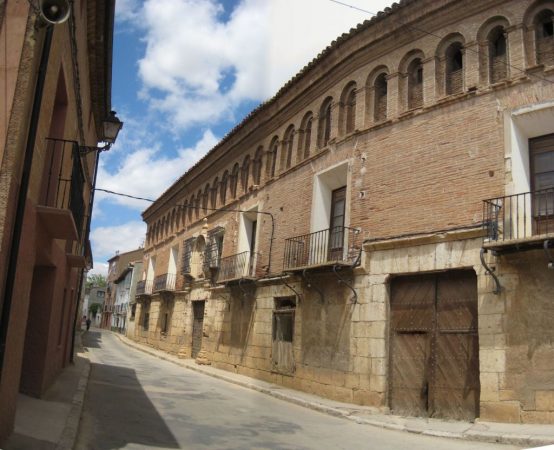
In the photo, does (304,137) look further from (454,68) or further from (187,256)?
(187,256)

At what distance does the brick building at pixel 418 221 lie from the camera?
29.4ft

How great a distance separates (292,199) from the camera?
15.1 meters

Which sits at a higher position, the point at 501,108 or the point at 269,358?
the point at 501,108

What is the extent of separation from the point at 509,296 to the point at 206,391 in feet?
23.5

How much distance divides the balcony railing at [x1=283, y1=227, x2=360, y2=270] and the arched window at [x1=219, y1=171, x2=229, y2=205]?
259 inches

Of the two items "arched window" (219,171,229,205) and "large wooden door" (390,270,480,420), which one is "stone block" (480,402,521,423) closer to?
"large wooden door" (390,270,480,420)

========

• **What you will do**
Set out every line of the records above as a JSON list of strings, one string per line, skipping blank lines and leaving the pictures out.

• **Finished exercise**
[
  "In the photo, does (304,137) look further from (454,68) or further from (187,256)?",
  "(187,256)",
  "At what distance does the brick building at pixel 418 221 lie from the camera?",
  "29.4ft",
  "How great a distance separates (292,199) from the camera?",
  "15.1 meters",
  "Which sits at a higher position, the point at 501,108 or the point at 269,358?",
  "the point at 501,108",
  "What is the extent of separation from the point at 509,296 to the point at 206,391 in feet?",
  "23.5",
  "How much distance divides the balcony railing at [x1=283, y1=227, x2=360, y2=270] and the arched window at [x1=219, y1=171, x2=229, y2=205]?",
  "259 inches",
  "Of the two items \"arched window\" (219,171,229,205) and \"large wooden door\" (390,270,480,420), which one is \"stone block\" (480,402,521,423) closer to?",
  "\"large wooden door\" (390,270,480,420)"
]